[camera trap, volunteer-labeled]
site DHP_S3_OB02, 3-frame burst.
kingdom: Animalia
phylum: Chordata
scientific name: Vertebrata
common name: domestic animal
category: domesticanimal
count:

What the exercise asks: Retype the entries above exactly as they appear.

Answer for this exercise:
[camera trap, volunteer-labeled]
site DHP_S3_OB02, 3-frame burst.
kingdom: Animalia
phylum: Chordata
scientific name: Vertebrata
common name: domestic animal
category: domesticanimal
count:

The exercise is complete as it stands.